**Exercise**. Could you output exactly the lines running from the one containing "Collier Doré Multi" to the final line of the listing below, leaving out pictures?

**Provided entries**.

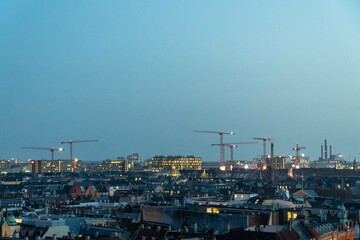 Fototapeta na wymiar Construction cranes and city landscape. Denmark, Copenhagen.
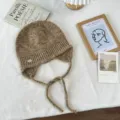 Elegante braune gesprenkelte Strickmütze mit Ohrenklappen und geflochtenen Bändern winterlich. - Einheitsgröße / Khaki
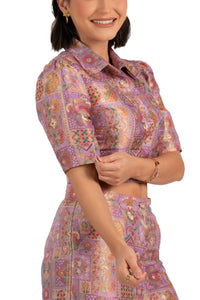 Close-up of sleeve, collar and buttons on lilac jacquard crop shirt co-ord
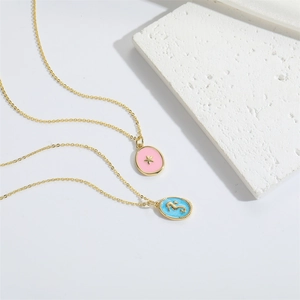 Detail of gold butterfly pendant necklaces with pink and blue enamel charms on stone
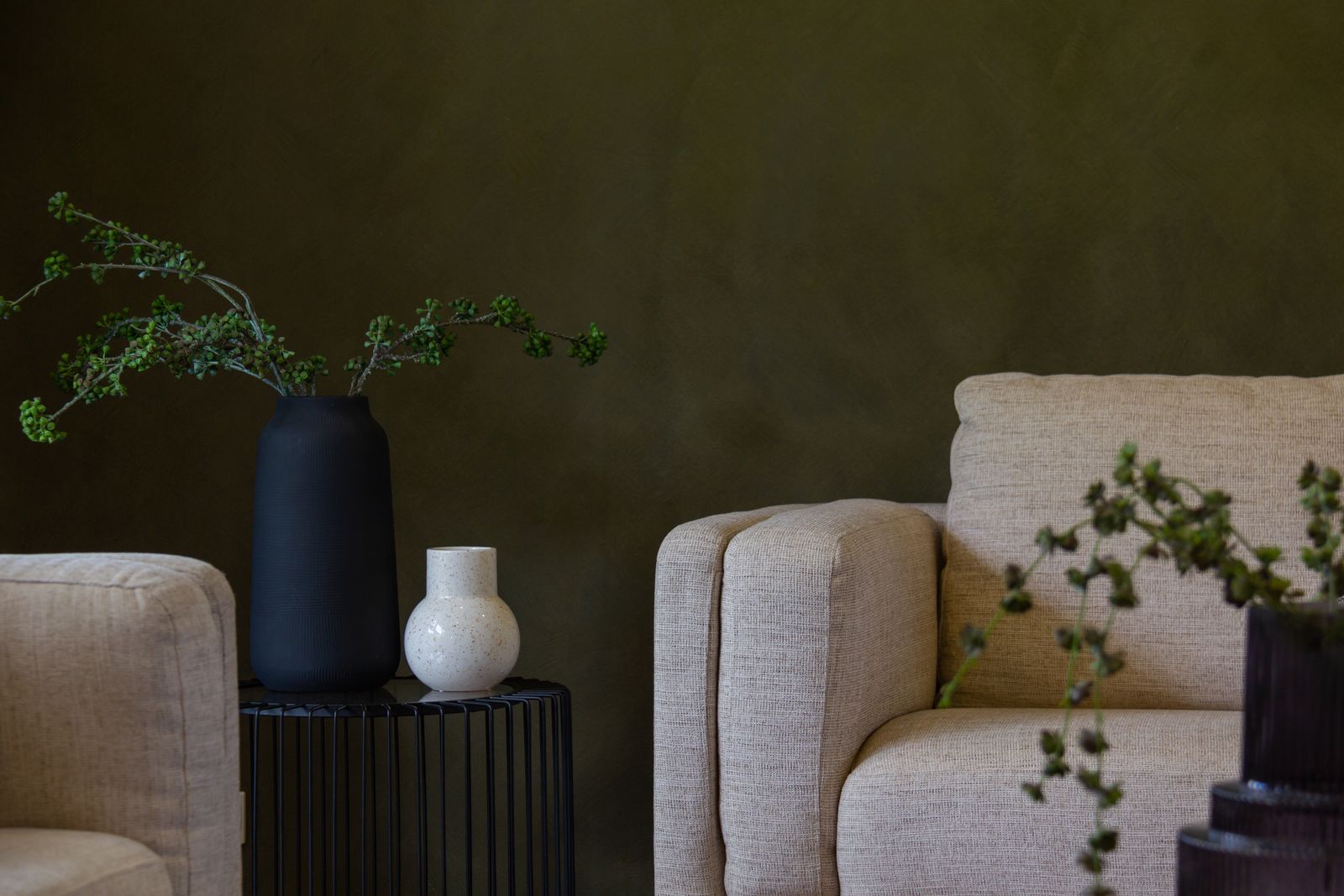 Minimalistische woonkamer met groene muren, twee stoelen, een tafeltje en planten in neutrale tinten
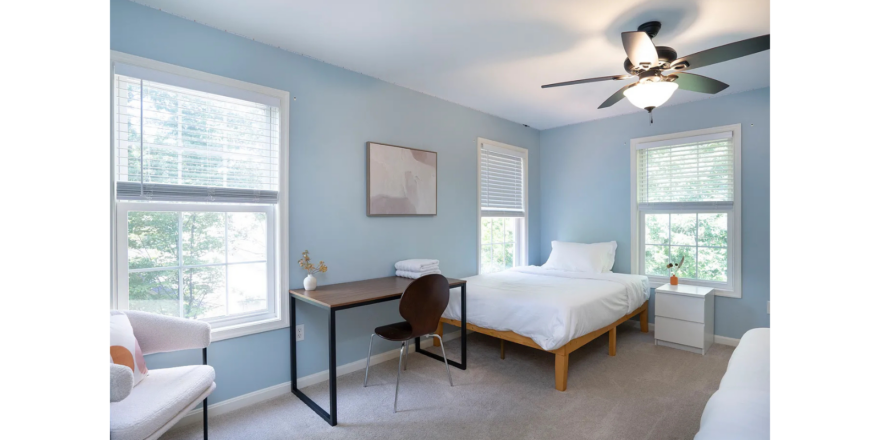 a bedroom with two beds and a desk
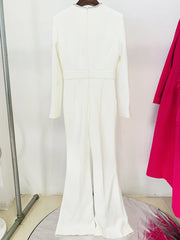 Back view of white long-sleeve jumpsuit with rhinestone embellished cutout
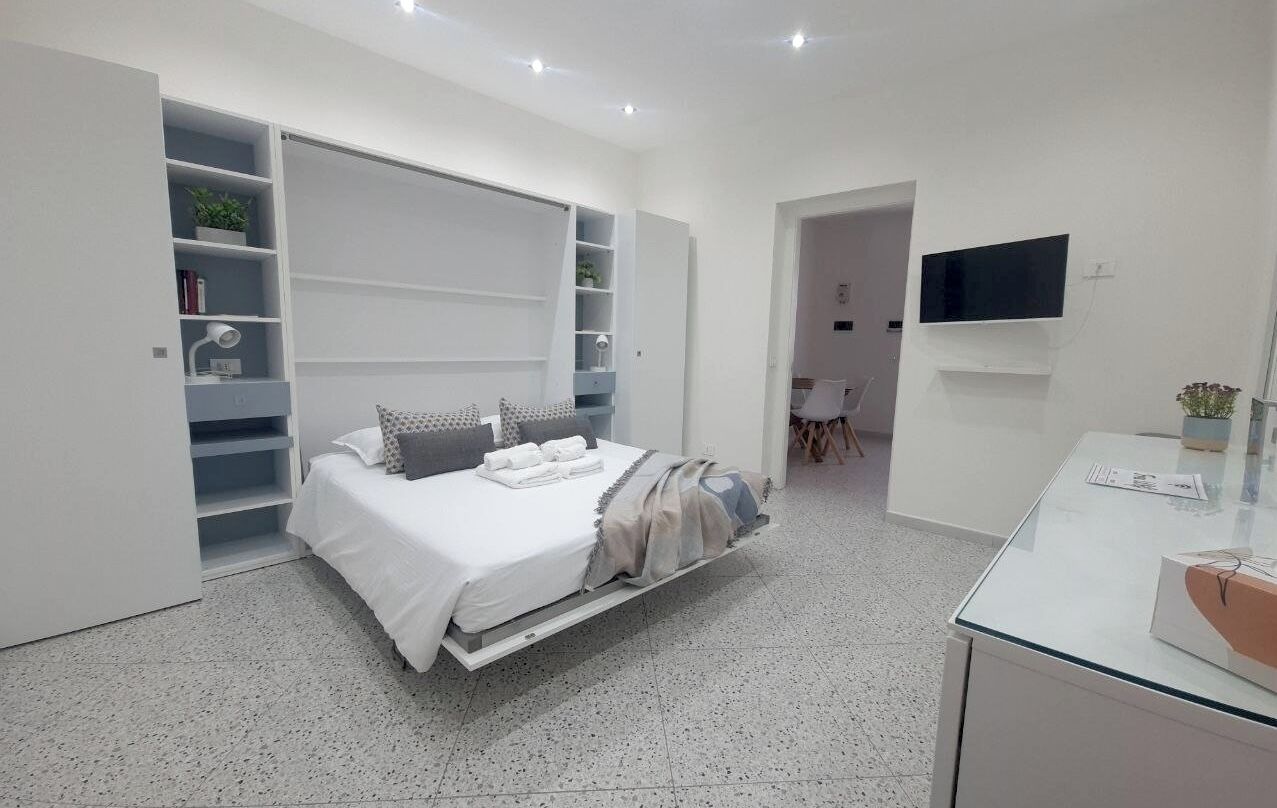 Une chambre moderne avec un lit, des étagères intégrées, un téléviseur et une table en verre.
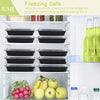 A display of black plastic food storage containers with lids stacked in a refrigerator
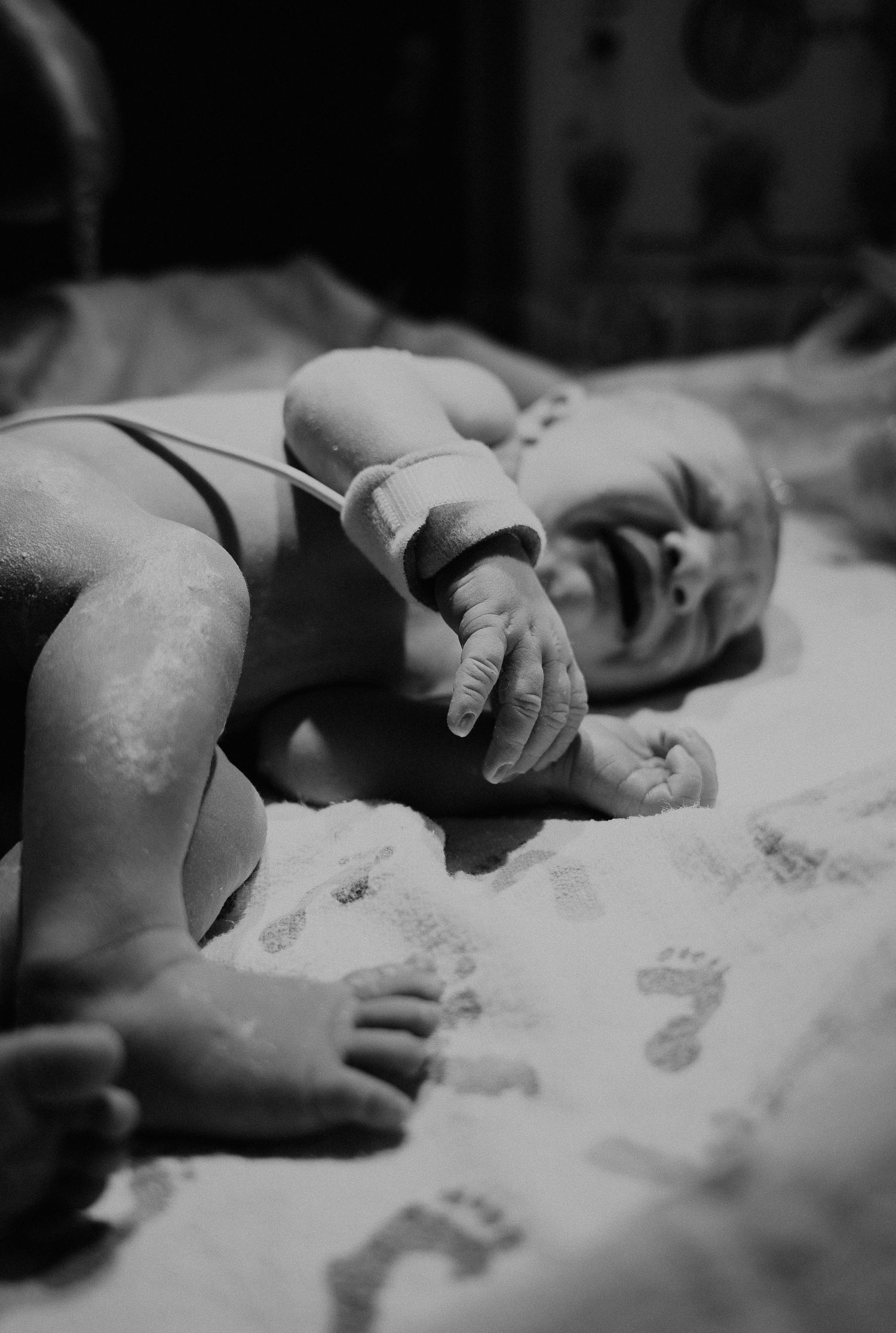 newborn baby boy at Presbyterian dallas. black and white newborn photo of baby boy in hospital.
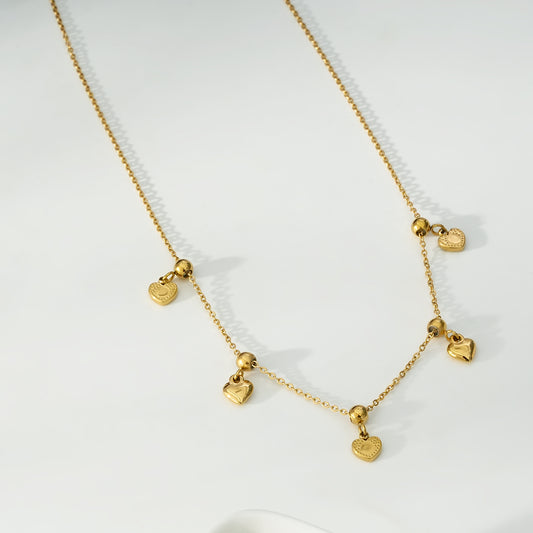 Collier Doré Multi Pendantes Cœurs Lisses Et Texturés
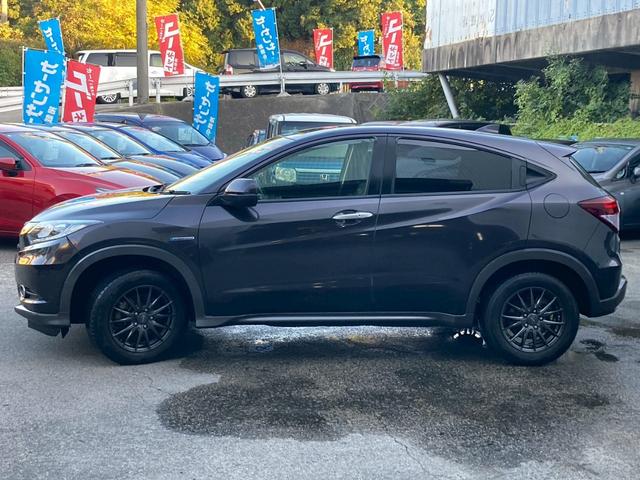 ヴェゼル ハイブリッドＸ　純正ナビＴＶ　クルコン　衝突軽減　バックカメラ　ＢＬＵＥＴＯＯＴＨ　ステアリモコン　ＬＥＤ　オートライト　フォグライト　社外１６ＡＷ　パドルシフト　フルフラット　ウィンカーミラー　スマートキー　ＥＴＣ（14枚目）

**Exercise solution**.
 Collier Doré Multi Pendantes Cœurs Lisses Et Texturés
 ヴェゼル ハイブリッドＸ　純正ナビＴＶ　クルコン　衝突軽減　バックカメラ　ＢＬＵＥＴＯＯＴＨ　ステアリモコン　ＬＥＤ　オートライト　フォグライト　社外１６ＡＷ　パドルシフト　フルフラット　ウィンカーミラー　スマートキー　ＥＴＣ（14枚目）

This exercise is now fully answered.